DPDS's core values are:

  • Openness: We encourage contributions from a wide range of participants and foster a welcoming community.
  • Transparency: We believe in transparency. Information about the initiative, its decision-making processes, and its findings are freely available to all participants and the public.
  • Meritocracy: We value ideas and contributions based on their quality and usefulness, regardless of the source

Design Principles⚓︎

DPDS is designed and evolves based on the following principles:

  • Simplicity and consistency over expressiveness and terseness "Possible but awkward" is often favored over more complex alternatives. Simplicity (e.g. fewer concepts) is more important than expressing more sophisticated ideas or writing less.

  • Preserve option value It's hard to know what the future brings; whenever possible, decisions should be made that allow for more options in the future. Sometimes this is unintuitive: spec rules often begin more strict than necessary with a future option to loosen when motivated by a real use case.

  • Understandability is just as important as correctness The DPDS spec, despite describing technical behavior, is intended to be read by people. Use natural tone and include motivation and examples.

  • Integrates seamlessly with other specifications Whenever possible, leverage existing external specifications to avoid reinventing the wheel. The decision to define a new part of the specification from the ground up shouldn't be taken lightly.

Contributions⚓︎

The main ways to contribute are described in CONTRIBUTING.md.

All contributors must respect the Code of Conduct and be familiar with the project's governance rules.

The process to propose a change to the specification is described in DEVELOPMENT.md

History⚓︎

DPDS was originally created by Quantyca.

Quantyca uses DPDS in its projects, together with a custom implementation of a data product experience plan and infrastructure utility plane named Open Data Mesh Platform, to manage the data product lifecycle from creation till its retirement. The Open Data Mesh Platform standardizes and automates all the data product operational activities. It's a DataOps lightweight platform designed for data mesh or if you prefer, a DataMeshOps platform.

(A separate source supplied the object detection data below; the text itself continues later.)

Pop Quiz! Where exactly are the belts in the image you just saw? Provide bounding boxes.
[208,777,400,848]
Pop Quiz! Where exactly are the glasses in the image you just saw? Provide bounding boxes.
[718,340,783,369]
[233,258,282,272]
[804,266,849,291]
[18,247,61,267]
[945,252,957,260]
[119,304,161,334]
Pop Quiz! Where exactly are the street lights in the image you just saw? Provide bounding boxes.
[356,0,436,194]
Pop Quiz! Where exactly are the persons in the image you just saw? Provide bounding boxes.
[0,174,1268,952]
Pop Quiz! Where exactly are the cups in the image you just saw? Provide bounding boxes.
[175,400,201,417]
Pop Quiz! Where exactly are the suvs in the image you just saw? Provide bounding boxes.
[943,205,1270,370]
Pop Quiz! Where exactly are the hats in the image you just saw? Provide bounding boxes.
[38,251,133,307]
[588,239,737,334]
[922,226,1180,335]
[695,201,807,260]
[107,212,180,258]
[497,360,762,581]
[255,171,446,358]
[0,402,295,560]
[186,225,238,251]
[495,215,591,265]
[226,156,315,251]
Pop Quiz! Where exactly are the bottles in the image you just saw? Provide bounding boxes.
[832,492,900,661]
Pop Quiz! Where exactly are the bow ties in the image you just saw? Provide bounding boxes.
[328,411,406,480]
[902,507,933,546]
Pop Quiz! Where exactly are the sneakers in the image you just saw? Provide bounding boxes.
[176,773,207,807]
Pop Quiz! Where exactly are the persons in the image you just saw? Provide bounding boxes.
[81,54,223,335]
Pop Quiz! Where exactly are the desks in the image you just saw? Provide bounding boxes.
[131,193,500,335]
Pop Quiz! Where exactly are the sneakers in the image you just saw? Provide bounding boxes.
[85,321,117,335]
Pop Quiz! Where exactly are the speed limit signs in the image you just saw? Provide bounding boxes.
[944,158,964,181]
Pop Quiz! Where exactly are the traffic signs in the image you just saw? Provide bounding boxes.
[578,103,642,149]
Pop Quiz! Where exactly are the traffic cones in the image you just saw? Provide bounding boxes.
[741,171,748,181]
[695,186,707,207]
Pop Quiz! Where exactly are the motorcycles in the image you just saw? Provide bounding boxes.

Quantyca decided to publicly release the DPDS as an open standard under Apache 2.0 license for the following reasons:

  1. Get feedback from the data mesh community and practitioners on the proposed content and structure of the data product descriptor to improve it over time
  2. Foster discussion about what a data product is, what are its components, and how its lifecycle should be managed
  3. Provide a reference specification that can be used as is, extended, or customized by the ones that need a data product descriptor for their mesh implementation
  4. Try to gather and collaborate with the mesh community members that are interested in defining a base standard to describe data products on which we can then create the next generation of interoperable mesh tools.

Disclaimer⚓︎

Part of DPDS and related documentation has been taken from the great work done by the folks at the OpenAPI Initiative and AsyncAPI Initiative. We have decided to not reinvent the wheel and inspire our work to these two specifications mainly for the following reasons: - We think that the work made by OpenAPI Initiative and AsyncAPI Initiative is great :) - We want to make the learning curve for the Data Product Descriptor Specification as smooth as possible, aligning its definition to the one of other two popular specifications in the software and data engineers community - We think that OpenAPI and AsyncAPI are natural specifications for defining the interface of data product's ports that expose an API endpoint. This specification does not impose to use of any specific standard for the port's interface definition but these two are highly recommended.